Gegeven passage:
━━━━━━━━━━

Dezelfde vakbewegingsleiders namen de levering van stedelijke arbeidskrachten aan de agrariërs op zich, om hun het ongestoorde binnenhalen van de oogst te verzekeren. De leiding der sociaaldemocratische vrouwenbeweging proclameerde de vereniging met de burgerlijke vrouwen voor de gemeenschappelijke nationale vrouwendienst, om de belangrijkste na de mobilisatie in het land overgebleven arbeidskracht der partij in plaats van voor sociaaldemocratische agitatie op te roepen voor nationale samaritanendiensten als de verdeling van soepen en het verschaffen van raad enz. Onder de socialistenwet had de partij de verkiezingen voor het parlement het meest benut om ondanks alle staat van beleg en vervolging van de sociaaldemocratische pers opklaring te verbreiden en haar positie te handhaven. Nu deed de sociaaldemocratie bij de parlementaire verkiezingen voor de Rijksdag, de landdagen en de gemeentelijke vertegenwoordigingen officieel afstand van elke verkiezingstijd, d.w.z. van elke agitatie en voorlichting in de zin van de proletarische klassenstrijd en bracht de verkiezingen terug tot haar eenvoudige burgerlijke inhoud: het binnenhalen van mandaten, waarover zij zich met de burgerlijke partijen heel eendrachtig verstond. Het stemmen van de sociaaldemocratische vertegenwoordigers voor de begroting in de landdagen en gemeenteraden met uitzondering van de Pruisische en Elzas-Lotharingense landdagen onder plechtig beroep op de godsvrede, onderstreepte de scherpe breuk met de praktijk voor het uitbreken van de oorlog.

━━━━━━━━━━

Records uit een verzameling
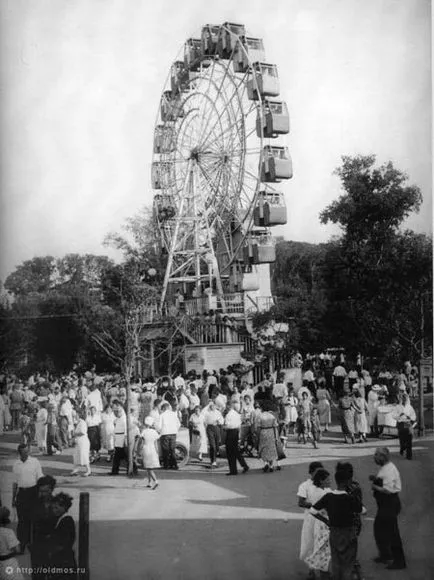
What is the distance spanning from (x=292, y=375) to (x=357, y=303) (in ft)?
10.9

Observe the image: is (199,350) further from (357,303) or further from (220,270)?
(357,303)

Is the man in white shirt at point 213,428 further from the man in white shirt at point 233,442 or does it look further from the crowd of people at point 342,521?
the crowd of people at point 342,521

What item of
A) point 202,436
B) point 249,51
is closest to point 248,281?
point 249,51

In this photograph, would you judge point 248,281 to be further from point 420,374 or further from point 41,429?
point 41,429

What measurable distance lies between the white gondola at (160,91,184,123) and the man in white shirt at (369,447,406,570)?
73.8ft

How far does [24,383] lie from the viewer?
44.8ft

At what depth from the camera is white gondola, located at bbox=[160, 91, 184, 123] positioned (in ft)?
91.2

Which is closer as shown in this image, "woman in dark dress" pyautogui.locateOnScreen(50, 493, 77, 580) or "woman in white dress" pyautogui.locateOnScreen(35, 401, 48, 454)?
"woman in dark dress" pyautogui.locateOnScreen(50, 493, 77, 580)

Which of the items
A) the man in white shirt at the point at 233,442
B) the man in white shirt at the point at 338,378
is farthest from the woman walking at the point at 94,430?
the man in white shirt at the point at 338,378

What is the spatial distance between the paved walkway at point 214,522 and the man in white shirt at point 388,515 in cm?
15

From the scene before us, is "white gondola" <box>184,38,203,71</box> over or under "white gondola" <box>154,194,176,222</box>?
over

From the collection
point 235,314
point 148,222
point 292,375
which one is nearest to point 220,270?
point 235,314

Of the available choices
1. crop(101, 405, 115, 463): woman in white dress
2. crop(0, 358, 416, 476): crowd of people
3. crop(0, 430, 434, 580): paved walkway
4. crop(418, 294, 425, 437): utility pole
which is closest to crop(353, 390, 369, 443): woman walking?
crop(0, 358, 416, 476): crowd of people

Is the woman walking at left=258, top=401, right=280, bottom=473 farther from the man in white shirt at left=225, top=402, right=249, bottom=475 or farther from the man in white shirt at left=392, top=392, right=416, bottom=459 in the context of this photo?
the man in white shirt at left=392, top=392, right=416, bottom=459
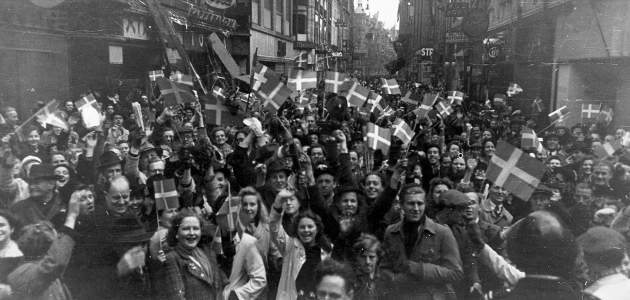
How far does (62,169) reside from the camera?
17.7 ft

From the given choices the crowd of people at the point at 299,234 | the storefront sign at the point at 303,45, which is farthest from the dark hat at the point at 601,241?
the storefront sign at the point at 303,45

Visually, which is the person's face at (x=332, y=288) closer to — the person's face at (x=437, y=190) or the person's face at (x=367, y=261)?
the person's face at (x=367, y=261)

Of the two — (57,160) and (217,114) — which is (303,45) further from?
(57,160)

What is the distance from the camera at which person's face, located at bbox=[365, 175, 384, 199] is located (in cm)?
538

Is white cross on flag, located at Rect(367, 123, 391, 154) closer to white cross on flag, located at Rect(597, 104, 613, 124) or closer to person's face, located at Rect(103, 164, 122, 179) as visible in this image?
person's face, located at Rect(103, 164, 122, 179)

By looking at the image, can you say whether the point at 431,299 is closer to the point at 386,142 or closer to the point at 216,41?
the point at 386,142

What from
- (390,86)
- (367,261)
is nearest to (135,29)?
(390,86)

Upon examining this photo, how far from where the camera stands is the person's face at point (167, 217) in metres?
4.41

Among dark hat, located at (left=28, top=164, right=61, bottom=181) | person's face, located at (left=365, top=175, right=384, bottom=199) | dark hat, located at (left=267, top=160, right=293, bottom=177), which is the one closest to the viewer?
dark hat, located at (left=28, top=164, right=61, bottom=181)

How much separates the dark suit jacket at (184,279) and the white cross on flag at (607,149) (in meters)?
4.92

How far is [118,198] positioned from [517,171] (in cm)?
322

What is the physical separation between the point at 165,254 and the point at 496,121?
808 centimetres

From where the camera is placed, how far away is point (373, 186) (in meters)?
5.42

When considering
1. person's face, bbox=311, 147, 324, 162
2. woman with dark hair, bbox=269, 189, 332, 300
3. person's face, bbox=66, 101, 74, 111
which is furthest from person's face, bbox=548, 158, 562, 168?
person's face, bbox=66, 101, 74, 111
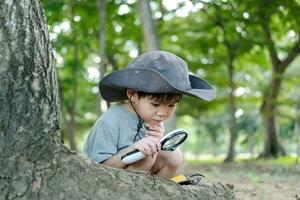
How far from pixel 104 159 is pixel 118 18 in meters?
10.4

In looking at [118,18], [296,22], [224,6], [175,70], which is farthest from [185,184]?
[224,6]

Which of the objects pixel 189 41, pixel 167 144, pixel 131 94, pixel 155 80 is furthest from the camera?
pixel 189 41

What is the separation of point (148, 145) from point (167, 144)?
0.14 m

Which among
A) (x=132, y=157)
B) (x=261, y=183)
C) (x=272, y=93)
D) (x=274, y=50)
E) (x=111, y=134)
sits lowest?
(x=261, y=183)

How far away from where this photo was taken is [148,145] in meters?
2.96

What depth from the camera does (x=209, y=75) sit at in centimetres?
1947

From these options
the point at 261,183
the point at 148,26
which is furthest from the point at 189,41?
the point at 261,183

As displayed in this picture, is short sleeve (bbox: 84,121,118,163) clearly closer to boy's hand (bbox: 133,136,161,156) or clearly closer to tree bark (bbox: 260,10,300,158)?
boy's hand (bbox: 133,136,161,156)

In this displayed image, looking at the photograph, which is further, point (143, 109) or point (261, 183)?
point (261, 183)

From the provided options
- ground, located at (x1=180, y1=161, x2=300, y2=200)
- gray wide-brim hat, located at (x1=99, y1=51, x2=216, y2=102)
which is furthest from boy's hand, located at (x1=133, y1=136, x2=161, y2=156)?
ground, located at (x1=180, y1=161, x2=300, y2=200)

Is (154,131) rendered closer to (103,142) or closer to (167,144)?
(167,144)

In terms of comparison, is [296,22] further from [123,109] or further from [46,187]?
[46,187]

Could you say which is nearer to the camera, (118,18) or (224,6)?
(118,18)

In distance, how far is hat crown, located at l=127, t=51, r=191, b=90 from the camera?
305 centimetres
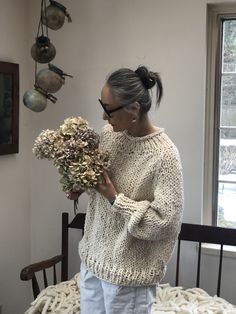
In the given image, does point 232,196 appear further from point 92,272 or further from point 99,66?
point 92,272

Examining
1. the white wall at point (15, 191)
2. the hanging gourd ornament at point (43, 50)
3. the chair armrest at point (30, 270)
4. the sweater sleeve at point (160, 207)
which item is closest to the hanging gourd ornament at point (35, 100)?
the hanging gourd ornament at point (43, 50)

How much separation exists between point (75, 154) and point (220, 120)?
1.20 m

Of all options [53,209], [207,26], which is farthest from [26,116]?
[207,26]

━━━━━━━━━━

Vereiste handelingen:
1. Vertaal deze zin uit de passage in het Engels: "Dezelfde vakbewegingsleiders namen de levering van stedelijke arbeidskrachten aan de agrariërs op zich, om hun het ongestoorde binnenhalen van de oogst te verzekeren."
2. Beantwoord de volgende vragen met gegevens uit de passage.
(a) Voor welke diensten riep de leiding van de sociaaldemocratische vrouwenbeweging de arbeidskracht van de partij op?
(b) Welke verkiezingen had de partij onder de socialistenwet het meest benut?
(c) Welke landdagen vormden een uitzondering bij het stemmen voor de begroting?
Deze records vormen afzonderlijk materiaal en horen niet bij de passage.

Lijst met oplossingen:
1. The same trade union leaders took on the task of supplying urban labor to the farmers, in order to guarantee them an undisturbed harvest.

2.
(a) Voor nationale samaritanendiensten, zoals de verdeling van soepen en het verschaffen van raad.
(b) De verkiezingen voor het parlement.
(c) De Pruisische en Elzas-Lotharingense landdagen.